俺とユメは、誕生日とクリスマスをお互いの家で祝う決まりがある。それは家同士のしきたりみたいなものだったから、あまり強くは言えなかったし、身内しかいないことから俺も素直に受け入れていた。
だけど――、
幸せそうな表情で教室に入ってくるユメは、背中に何かを隠していた。俺はすぐに感づいた。――クリスマスプレゼントだ。

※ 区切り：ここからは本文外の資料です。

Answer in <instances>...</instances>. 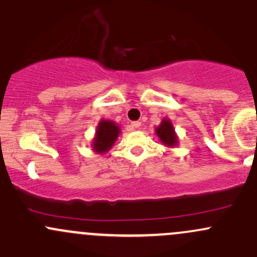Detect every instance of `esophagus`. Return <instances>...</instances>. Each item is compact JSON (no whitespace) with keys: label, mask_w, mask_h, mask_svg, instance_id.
I'll list each match as a JSON object with an SVG mask.
<instances>
[{"label":"esophagus","mask_w":257,"mask_h":257,"mask_svg":"<svg viewBox=\"0 0 257 257\" xmlns=\"http://www.w3.org/2000/svg\"><path fill=\"white\" fill-rule=\"evenodd\" d=\"M141 125H142L141 121H133V123H132V128H133V129L141 128Z\"/></svg>","instance_id":"1"}]
</instances>
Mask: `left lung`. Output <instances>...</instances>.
Listing matches in <instances>:
<instances>
[{"label": "left lung", "instance_id": "obj_1", "mask_svg": "<svg viewBox=\"0 0 257 257\" xmlns=\"http://www.w3.org/2000/svg\"><path fill=\"white\" fill-rule=\"evenodd\" d=\"M157 134L160 138V141L163 142L168 147H172V145H175L178 143V138L175 136L174 128H173L172 123L168 119H164L162 121L159 126L157 128Z\"/></svg>", "mask_w": 257, "mask_h": 257}]
</instances>
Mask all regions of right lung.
Here are the masks:
<instances>
[{
  "label": "right lung",
  "mask_w": 257,
  "mask_h": 257,
  "mask_svg": "<svg viewBox=\"0 0 257 257\" xmlns=\"http://www.w3.org/2000/svg\"><path fill=\"white\" fill-rule=\"evenodd\" d=\"M95 138L93 142V149L97 153H104L112 148L119 134L118 125L110 120H102L95 132Z\"/></svg>",
  "instance_id": "right-lung-1"
}]
</instances>
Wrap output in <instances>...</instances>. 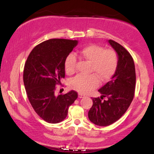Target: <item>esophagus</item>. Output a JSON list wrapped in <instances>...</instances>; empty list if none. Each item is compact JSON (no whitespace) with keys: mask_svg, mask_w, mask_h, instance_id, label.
Listing matches in <instances>:
<instances>
[{"mask_svg":"<svg viewBox=\"0 0 154 154\" xmlns=\"http://www.w3.org/2000/svg\"><path fill=\"white\" fill-rule=\"evenodd\" d=\"M84 97H85V95H83V94L79 93V98H83Z\"/></svg>","mask_w":154,"mask_h":154,"instance_id":"1","label":"esophagus"}]
</instances>
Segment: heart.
I'll use <instances>...</instances> for the list:
<instances>
[{
    "label": "heart",
    "instance_id": "b5f03b06",
    "mask_svg": "<svg viewBox=\"0 0 154 154\" xmlns=\"http://www.w3.org/2000/svg\"><path fill=\"white\" fill-rule=\"evenodd\" d=\"M80 55L91 63L90 71L96 74H79L71 80V87L81 93L87 94L97 87L100 82L98 76L103 81L111 79L119 66V57L116 52L112 49H104L100 45L86 46L80 51ZM76 62V57L73 54L67 57L64 63L66 73L71 75L75 72Z\"/></svg>",
    "mask_w": 154,
    "mask_h": 154
}]
</instances>
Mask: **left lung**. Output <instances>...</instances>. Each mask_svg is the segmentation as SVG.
<instances>
[{"label": "left lung", "mask_w": 154, "mask_h": 154, "mask_svg": "<svg viewBox=\"0 0 154 154\" xmlns=\"http://www.w3.org/2000/svg\"><path fill=\"white\" fill-rule=\"evenodd\" d=\"M109 43L117 52L119 66L111 81L98 90L102 96L92 98L93 104L88 112L90 121L100 126L110 125L121 119L131 104L135 90V67L131 54L117 42L109 40Z\"/></svg>", "instance_id": "obj_1"}]
</instances>
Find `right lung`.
Here are the masks:
<instances>
[{"label": "right lung", "mask_w": 154, "mask_h": 154, "mask_svg": "<svg viewBox=\"0 0 154 154\" xmlns=\"http://www.w3.org/2000/svg\"><path fill=\"white\" fill-rule=\"evenodd\" d=\"M77 44L75 40H48L33 48L25 63L23 79L27 97L35 113L49 123L66 119L78 97L74 90L55 94V86L65 77V60Z\"/></svg>", "instance_id": "add662e5"}]
</instances>
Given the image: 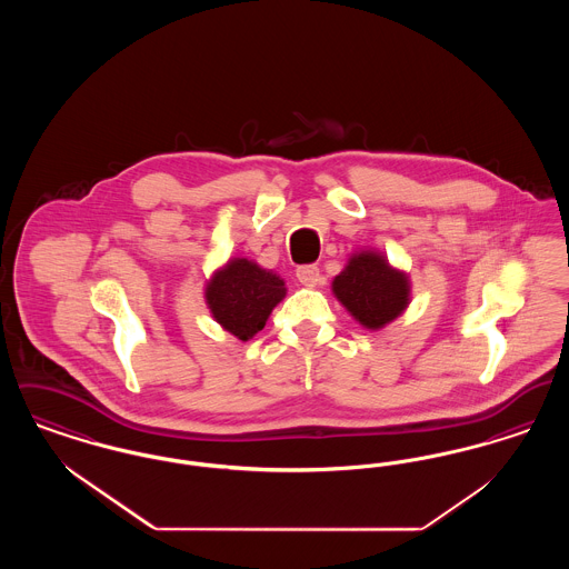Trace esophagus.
<instances>
[{
	"instance_id": "1",
	"label": "esophagus",
	"mask_w": 569,
	"mask_h": 569,
	"mask_svg": "<svg viewBox=\"0 0 569 569\" xmlns=\"http://www.w3.org/2000/svg\"><path fill=\"white\" fill-rule=\"evenodd\" d=\"M297 277L305 286H318L320 283V269L316 264H302L298 267Z\"/></svg>"
}]
</instances>
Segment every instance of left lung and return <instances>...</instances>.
Here are the masks:
<instances>
[{"instance_id":"1","label":"left lung","mask_w":569,"mask_h":569,"mask_svg":"<svg viewBox=\"0 0 569 569\" xmlns=\"http://www.w3.org/2000/svg\"><path fill=\"white\" fill-rule=\"evenodd\" d=\"M332 292L360 325L373 330L392 322L409 300L406 274L369 251L353 256L346 271L335 277Z\"/></svg>"}]
</instances>
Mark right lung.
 I'll use <instances>...</instances> for the list:
<instances>
[{
    "label": "right lung",
    "mask_w": 569,
    "mask_h": 569,
    "mask_svg": "<svg viewBox=\"0 0 569 569\" xmlns=\"http://www.w3.org/2000/svg\"><path fill=\"white\" fill-rule=\"evenodd\" d=\"M283 297V281L249 260H232L207 288L213 318L241 341L264 328L272 307Z\"/></svg>",
    "instance_id": "1"
}]
</instances>
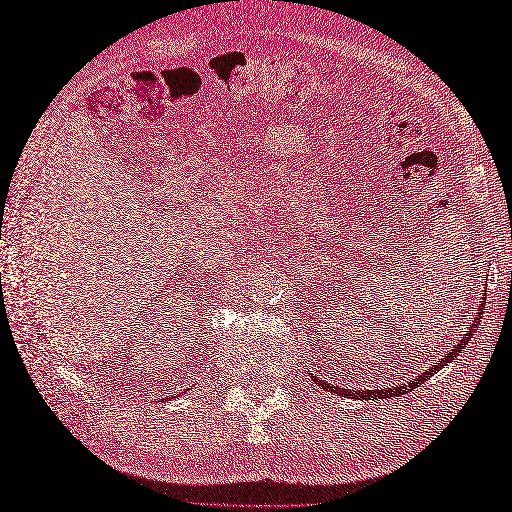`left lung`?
I'll list each match as a JSON object with an SVG mask.
<instances>
[{
  "label": "left lung",
  "mask_w": 512,
  "mask_h": 512,
  "mask_svg": "<svg viewBox=\"0 0 512 512\" xmlns=\"http://www.w3.org/2000/svg\"><path fill=\"white\" fill-rule=\"evenodd\" d=\"M484 303H486V295H484V301H480V306H477V312H475V321H473V325H471V328H469V332H466L464 336H462V339H460V343L458 345H455L453 347V350H449V354L447 356H444V358H440V361L436 363V365H433V367H429V369H424V372L418 376V378H413V380H409V383L407 385H396L394 389H383V391H380V389H367V391H363V389H341V387H330L328 383H321V380L317 378V376H312L314 378V383H317V385H321L325 391H332V394H336V396H343V398H356V400H376V398H389L391 394H394V396H398V394H405V391L407 389H416L418 385H422L424 383V380H427V378H431L433 374H438L440 372V369L444 367V365H447V363H451L453 361V358L455 356H460V352H464V347L466 345H469V341L473 339V328H475V325L477 323H480V317H482V312H484Z\"/></svg>",
  "instance_id": "left-lung-1"
}]
</instances>
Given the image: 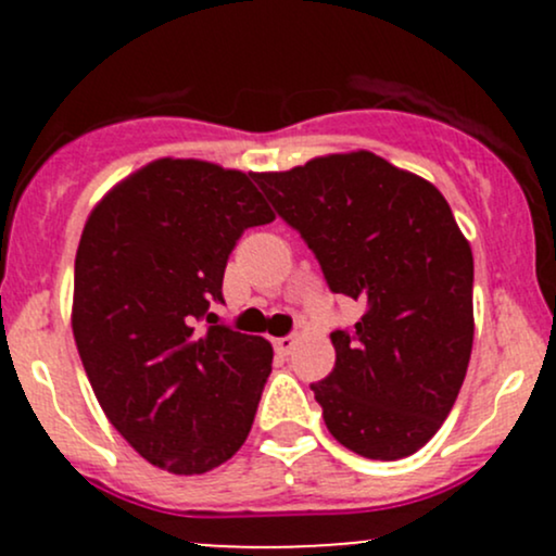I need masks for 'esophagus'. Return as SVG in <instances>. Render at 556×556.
Here are the masks:
<instances>
[{"mask_svg":"<svg viewBox=\"0 0 556 556\" xmlns=\"http://www.w3.org/2000/svg\"><path fill=\"white\" fill-rule=\"evenodd\" d=\"M295 337H277V340H274V350H277L279 355H290L292 350H295Z\"/></svg>","mask_w":556,"mask_h":556,"instance_id":"obj_1","label":"esophagus"}]
</instances>
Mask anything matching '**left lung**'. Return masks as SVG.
<instances>
[{
    "label": "left lung",
    "instance_id": "left-lung-1",
    "mask_svg": "<svg viewBox=\"0 0 556 556\" xmlns=\"http://www.w3.org/2000/svg\"><path fill=\"white\" fill-rule=\"evenodd\" d=\"M253 177L329 290L366 305L331 331L334 368L311 384L329 433L368 460L413 455L450 416L473 350V253L450 203L371 151Z\"/></svg>",
    "mask_w": 556,
    "mask_h": 556
}]
</instances>
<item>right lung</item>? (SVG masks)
<instances>
[{
	"label": "right lung",
	"mask_w": 556,
	"mask_h": 556,
	"mask_svg": "<svg viewBox=\"0 0 556 556\" xmlns=\"http://www.w3.org/2000/svg\"><path fill=\"white\" fill-rule=\"evenodd\" d=\"M271 219L245 172L156 159L114 185L83 227L75 344L101 410L156 468L206 473L251 433L274 350L208 308L225 303L235 242Z\"/></svg>",
	"instance_id": "obj_1"
}]
</instances>
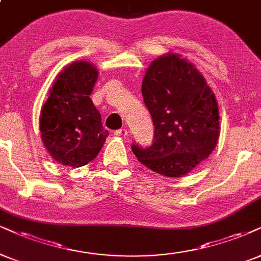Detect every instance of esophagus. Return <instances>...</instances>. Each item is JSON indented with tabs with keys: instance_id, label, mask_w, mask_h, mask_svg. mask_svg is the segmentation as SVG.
I'll return each instance as SVG.
<instances>
[{
	"instance_id": "1",
	"label": "esophagus",
	"mask_w": 261,
	"mask_h": 261,
	"mask_svg": "<svg viewBox=\"0 0 261 261\" xmlns=\"http://www.w3.org/2000/svg\"><path fill=\"white\" fill-rule=\"evenodd\" d=\"M114 134H115V136H117V137H122V138H124V137H127L128 130L125 129V128H121V129L115 130V132H114Z\"/></svg>"
}]
</instances>
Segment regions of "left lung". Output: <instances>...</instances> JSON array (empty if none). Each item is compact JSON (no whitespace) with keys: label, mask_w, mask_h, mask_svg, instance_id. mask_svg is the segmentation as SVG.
I'll return each instance as SVG.
<instances>
[{"label":"left lung","mask_w":261,"mask_h":261,"mask_svg":"<svg viewBox=\"0 0 261 261\" xmlns=\"http://www.w3.org/2000/svg\"><path fill=\"white\" fill-rule=\"evenodd\" d=\"M155 125L149 147L132 145L147 168L181 178L211 155L219 139V109L214 93L194 64L178 54L157 58L141 86Z\"/></svg>","instance_id":"obj_1"}]
</instances>
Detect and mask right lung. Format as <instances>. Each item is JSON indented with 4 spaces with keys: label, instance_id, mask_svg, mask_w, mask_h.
Returning <instances> with one entry per match:
<instances>
[{
    "label": "right lung",
    "instance_id": "obj_1",
    "mask_svg": "<svg viewBox=\"0 0 261 261\" xmlns=\"http://www.w3.org/2000/svg\"><path fill=\"white\" fill-rule=\"evenodd\" d=\"M98 70L89 62H73L57 76L40 115L41 139L58 163L72 168L96 157L109 132L89 95Z\"/></svg>",
    "mask_w": 261,
    "mask_h": 261
}]
</instances>
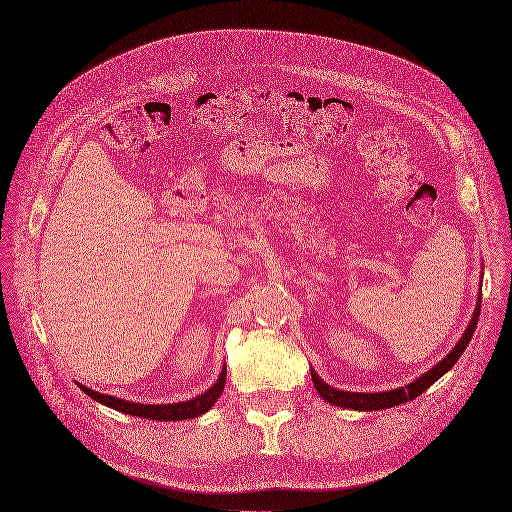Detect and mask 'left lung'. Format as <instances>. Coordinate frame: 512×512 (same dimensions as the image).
<instances>
[{"label": "left lung", "instance_id": "8db88e82", "mask_svg": "<svg viewBox=\"0 0 512 512\" xmlns=\"http://www.w3.org/2000/svg\"><path fill=\"white\" fill-rule=\"evenodd\" d=\"M481 278H483V274H481ZM479 312H481V293H479V299H477L475 314H472L466 331H464L462 337L458 339V344L453 346V350H451L445 358H441V361H439L437 365H434L432 369H428L426 373H422V375L418 377V380H413V382L407 384V386L394 388V390H386V392H348V390H339V388L329 386L327 382L320 380L318 373L312 369L310 373H312L314 388H316V392H318L320 396H323V401H327L329 405L346 407V409H354V411L388 409V407L403 405V403H407V401L418 399V396H420L424 390H428L434 382L439 380V377H443L453 365L458 363V358H460L462 352L466 350L472 333H475V329H477Z\"/></svg>", "mask_w": 512, "mask_h": 512}]
</instances>
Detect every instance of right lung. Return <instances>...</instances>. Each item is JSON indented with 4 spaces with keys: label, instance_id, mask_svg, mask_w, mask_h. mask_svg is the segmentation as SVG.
Returning <instances> with one entry per match:
<instances>
[{
    "label": "right lung",
    "instance_id": "right-lung-1",
    "mask_svg": "<svg viewBox=\"0 0 512 512\" xmlns=\"http://www.w3.org/2000/svg\"><path fill=\"white\" fill-rule=\"evenodd\" d=\"M82 392H86L90 399H94L97 403L111 407L116 411L128 413V415H137V418H145V420H156V422H179V420H192L198 418V415L206 413L215 405V401L223 394V386H225V365L217 377V382L208 388L206 392L194 396L189 401H181V403H170V405H143V403H132V401H124L118 399V396L111 394H101L97 390H90L82 384H78Z\"/></svg>",
    "mask_w": 512,
    "mask_h": 512
}]
</instances>
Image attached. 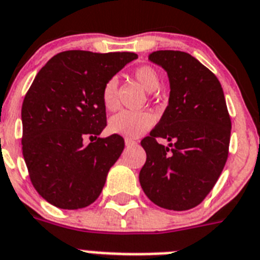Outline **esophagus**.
<instances>
[{"label":"esophagus","instance_id":"esophagus-1","mask_svg":"<svg viewBox=\"0 0 260 260\" xmlns=\"http://www.w3.org/2000/svg\"><path fill=\"white\" fill-rule=\"evenodd\" d=\"M136 141L132 140V139H125V145L126 147H132V145H136Z\"/></svg>","mask_w":260,"mask_h":260}]
</instances>
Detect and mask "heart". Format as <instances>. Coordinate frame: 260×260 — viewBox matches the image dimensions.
I'll return each mask as SVG.
<instances>
[{
    "label": "heart",
    "instance_id": "obj_1",
    "mask_svg": "<svg viewBox=\"0 0 260 260\" xmlns=\"http://www.w3.org/2000/svg\"><path fill=\"white\" fill-rule=\"evenodd\" d=\"M135 79L144 88L153 92L160 86V75L153 67L140 66L135 70ZM102 100L108 111L116 110L119 106L117 100V80L111 78L106 82L102 89ZM154 115L148 111H121L110 120V131L113 134L125 137H139L147 132L154 124Z\"/></svg>",
    "mask_w": 260,
    "mask_h": 260
}]
</instances>
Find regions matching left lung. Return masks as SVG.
Here are the masks:
<instances>
[{"instance_id":"1","label":"left lung","mask_w":260,"mask_h":260,"mask_svg":"<svg viewBox=\"0 0 260 260\" xmlns=\"http://www.w3.org/2000/svg\"><path fill=\"white\" fill-rule=\"evenodd\" d=\"M169 76V104L149 136L141 140L147 161L139 180L153 204L189 210L206 198L229 156L231 120L217 76L184 51L149 54ZM167 138L170 145L156 143Z\"/></svg>"}]
</instances>
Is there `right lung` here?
<instances>
[{"instance_id":"obj_1","label":"right lung","mask_w":260,"mask_h":260,"mask_svg":"<svg viewBox=\"0 0 260 260\" xmlns=\"http://www.w3.org/2000/svg\"><path fill=\"white\" fill-rule=\"evenodd\" d=\"M136 58L135 52H59L39 70L25 95L23 158L32 186L56 208H86L103 190L124 139L99 137L107 125L102 89Z\"/></svg>"}]
</instances>
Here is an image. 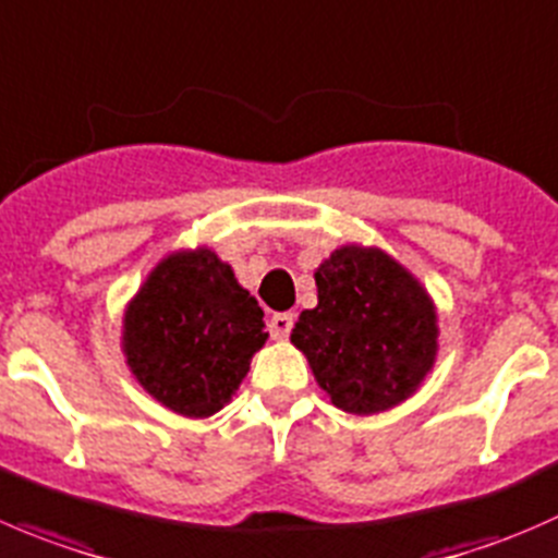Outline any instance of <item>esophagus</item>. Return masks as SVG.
Listing matches in <instances>:
<instances>
[{"instance_id": "34e87169", "label": "esophagus", "mask_w": 558, "mask_h": 558, "mask_svg": "<svg viewBox=\"0 0 558 558\" xmlns=\"http://www.w3.org/2000/svg\"><path fill=\"white\" fill-rule=\"evenodd\" d=\"M292 323H295V317H292L290 312H279L274 314L271 323H268V330H271L274 339H287L292 330Z\"/></svg>"}]
</instances>
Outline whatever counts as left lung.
<instances>
[{
  "mask_svg": "<svg viewBox=\"0 0 558 558\" xmlns=\"http://www.w3.org/2000/svg\"><path fill=\"white\" fill-rule=\"evenodd\" d=\"M317 306L292 328L339 410L374 415L410 399L437 357V312L417 279L379 250L341 246L314 274Z\"/></svg>",
  "mask_w": 558,
  "mask_h": 558,
  "instance_id": "1",
  "label": "left lung"
}]
</instances>
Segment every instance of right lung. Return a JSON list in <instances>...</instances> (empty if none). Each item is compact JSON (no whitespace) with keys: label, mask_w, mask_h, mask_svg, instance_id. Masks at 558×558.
I'll use <instances>...</instances> for the list:
<instances>
[{"label":"right lung","mask_w":558,"mask_h":558,"mask_svg":"<svg viewBox=\"0 0 558 558\" xmlns=\"http://www.w3.org/2000/svg\"><path fill=\"white\" fill-rule=\"evenodd\" d=\"M266 339L263 308L211 250L165 257L124 314L132 374L184 417L222 410Z\"/></svg>","instance_id":"obj_1"}]
</instances>
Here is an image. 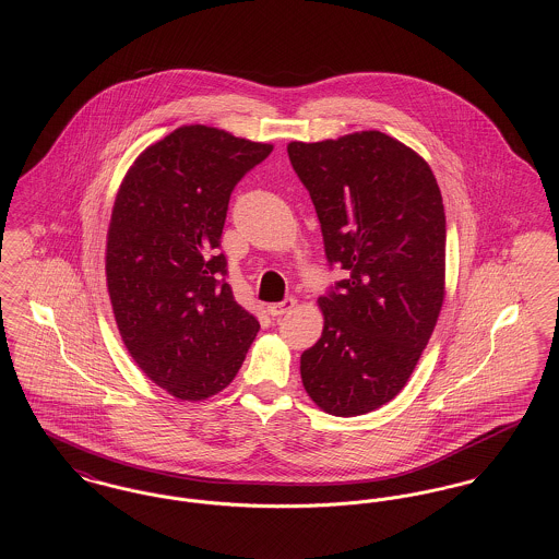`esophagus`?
<instances>
[{
    "mask_svg": "<svg viewBox=\"0 0 559 559\" xmlns=\"http://www.w3.org/2000/svg\"><path fill=\"white\" fill-rule=\"evenodd\" d=\"M294 305H296V300H294V298H286V300H282V302H273V305H269V307H266V311H269V316L280 318V316H284V313H288L290 309H294Z\"/></svg>",
    "mask_w": 559,
    "mask_h": 559,
    "instance_id": "esophagus-1",
    "label": "esophagus"
}]
</instances>
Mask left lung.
I'll return each instance as SVG.
<instances>
[{
  "mask_svg": "<svg viewBox=\"0 0 559 559\" xmlns=\"http://www.w3.org/2000/svg\"><path fill=\"white\" fill-rule=\"evenodd\" d=\"M288 155L322 225L330 265L347 271L318 305L320 341L300 379L328 414L359 416L411 379L445 296V214L429 164L397 139L364 130Z\"/></svg>",
  "mask_w": 559,
  "mask_h": 559,
  "instance_id": "obj_1",
  "label": "left lung"
}]
</instances>
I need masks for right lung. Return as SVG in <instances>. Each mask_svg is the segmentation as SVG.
<instances>
[{
	"mask_svg": "<svg viewBox=\"0 0 559 559\" xmlns=\"http://www.w3.org/2000/svg\"><path fill=\"white\" fill-rule=\"evenodd\" d=\"M273 151L212 126L148 145L119 185L105 271L121 341L180 402L236 379L261 323L234 298L218 254L237 180Z\"/></svg>",
	"mask_w": 559,
	"mask_h": 559,
	"instance_id": "right-lung-1",
	"label": "right lung"
}]
</instances>
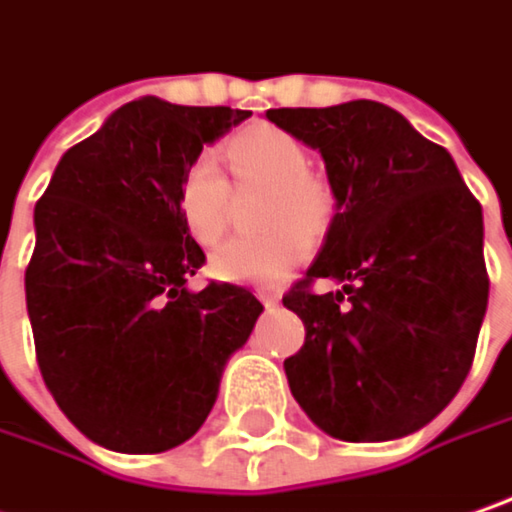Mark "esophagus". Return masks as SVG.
Here are the masks:
<instances>
[{
	"instance_id": "34e87169",
	"label": "esophagus",
	"mask_w": 512,
	"mask_h": 512,
	"mask_svg": "<svg viewBox=\"0 0 512 512\" xmlns=\"http://www.w3.org/2000/svg\"><path fill=\"white\" fill-rule=\"evenodd\" d=\"M257 298L266 304V307H275L281 301V292L278 289H257Z\"/></svg>"
}]
</instances>
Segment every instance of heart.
I'll return each mask as SVG.
<instances>
[{"mask_svg":"<svg viewBox=\"0 0 512 512\" xmlns=\"http://www.w3.org/2000/svg\"><path fill=\"white\" fill-rule=\"evenodd\" d=\"M237 188H269L263 226L272 231L234 237L211 257V272L223 281L252 286L281 284L313 255L310 231H321L333 214L330 185L310 173V156L292 133L257 124L223 147ZM234 188L211 153H199L176 182V211L196 243L211 246L226 234Z\"/></svg>","mask_w":512,"mask_h":512,"instance_id":"heart-1","label":"heart"}]
</instances>
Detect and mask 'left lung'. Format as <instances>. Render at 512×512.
I'll return each mask as SVG.
<instances>
[{
	"label": "left lung",
	"instance_id": "1",
	"mask_svg": "<svg viewBox=\"0 0 512 512\" xmlns=\"http://www.w3.org/2000/svg\"><path fill=\"white\" fill-rule=\"evenodd\" d=\"M316 147L339 214L284 304L304 347L284 362L298 406L339 440H394L452 403L487 313L481 202L452 156L376 101L269 109ZM333 277L339 293L312 284Z\"/></svg>",
	"mask_w": 512,
	"mask_h": 512
}]
</instances>
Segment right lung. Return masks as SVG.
<instances>
[{
	"mask_svg": "<svg viewBox=\"0 0 512 512\" xmlns=\"http://www.w3.org/2000/svg\"><path fill=\"white\" fill-rule=\"evenodd\" d=\"M249 115L121 106L66 150L34 208L25 304L37 365L60 411L106 449L165 452L194 437L263 313L246 286L188 289L205 252L176 211L188 162Z\"/></svg>",
	"mask_w": 512,
	"mask_h": 512,
	"instance_id": "right-lung-1",
	"label": "right lung"
}]
</instances>
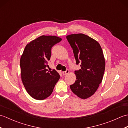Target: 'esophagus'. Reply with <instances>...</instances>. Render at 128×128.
Here are the masks:
<instances>
[{
    "label": "esophagus",
    "instance_id": "esophagus-1",
    "mask_svg": "<svg viewBox=\"0 0 128 128\" xmlns=\"http://www.w3.org/2000/svg\"><path fill=\"white\" fill-rule=\"evenodd\" d=\"M69 72V70H68V69H66L65 72H62V74H63L64 75H66L68 74Z\"/></svg>",
    "mask_w": 128,
    "mask_h": 128
}]
</instances>
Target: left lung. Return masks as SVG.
Masks as SVG:
<instances>
[{"label": "left lung", "instance_id": "left-lung-1", "mask_svg": "<svg viewBox=\"0 0 128 128\" xmlns=\"http://www.w3.org/2000/svg\"><path fill=\"white\" fill-rule=\"evenodd\" d=\"M72 49L76 64L81 69L75 70V82L70 86L72 91L82 99L91 97L101 83L105 70V60L98 42L82 34L66 36Z\"/></svg>", "mask_w": 128, "mask_h": 128}]
</instances>
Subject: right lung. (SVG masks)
Masks as SVG:
<instances>
[{
    "label": "right lung",
    "instance_id": "obj_1",
    "mask_svg": "<svg viewBox=\"0 0 128 128\" xmlns=\"http://www.w3.org/2000/svg\"><path fill=\"white\" fill-rule=\"evenodd\" d=\"M62 38L41 36L26 45L20 59L21 79L27 92L34 98L42 100L51 94L60 78L55 70L46 67L51 56V50Z\"/></svg>",
    "mask_w": 128,
    "mask_h": 128
}]
</instances>
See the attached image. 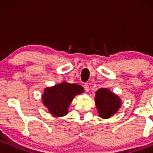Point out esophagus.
<instances>
[{"label": "esophagus", "instance_id": "obj_1", "mask_svg": "<svg viewBox=\"0 0 153 153\" xmlns=\"http://www.w3.org/2000/svg\"><path fill=\"white\" fill-rule=\"evenodd\" d=\"M83 87H84V88H85V91H86V92H88L89 90H90V88H89V85H88L87 83L84 84Z\"/></svg>", "mask_w": 153, "mask_h": 153}]
</instances>
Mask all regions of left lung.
<instances>
[{
	"label": "left lung",
	"instance_id": "8db88e82",
	"mask_svg": "<svg viewBox=\"0 0 153 153\" xmlns=\"http://www.w3.org/2000/svg\"><path fill=\"white\" fill-rule=\"evenodd\" d=\"M95 103L100 117L108 119L115 114L122 105L117 95L107 88H100L96 92Z\"/></svg>",
	"mask_w": 153,
	"mask_h": 153
}]
</instances>
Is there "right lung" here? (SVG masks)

俺にはユメの行動がとても理解できないものだった。……なんで学校に持ってきてるんだ?
そして俺の席までやってきたユメが言う。
「アオハル~! メリークリスマスだよ! はいっ! どうぞ!」
百点満点の笑みで、ユメは小綺麗にラッピングされた赤と緑の包みを俺の前に差し出した。
「……おおおおお! ヒューヒュー!」
当然のように冷やかしに入るクラスの連中。教室の中は黄色い声援で満たされていた。
「…………」
このときの俺の気持ちを、理解してくれるやつがいるだろうか。
嬉しかった。中学生になっても変わらない関係のまま俺を思ってくれる幼馴染の気持ちが。
俺は、ユメのことが好きだった。
親友で幼馴染であるユメのことを、いつの間にか女の子として気にいっていたのだ。
だけど――、
「…………いらない」
喧騒の中、俺は小声でぼやいた。
「……え?」
「だから、いらないって言ってるんだよっ!」
そしてユメの手元からプレゼントを奪い取り、それを廊下に向かって投げつけた。壁に叩きつけられるプレゼントを横目に、俺は逃げるようにその場を走り去った。
頭の中は真っ白だった。ユメの表情を見ることができなかった。
俺はユメのことを一人の女の子として見ていたのに、彼女は違ったのだろう。俺のことはあくまでも近所の幼馴染で、仲の良い親友。異性として――男として見られてはいなかったんだ。それが――俺は悔しかったのかもしれない。
そして、そのまま流れるようにユメの転校が決まったのだ。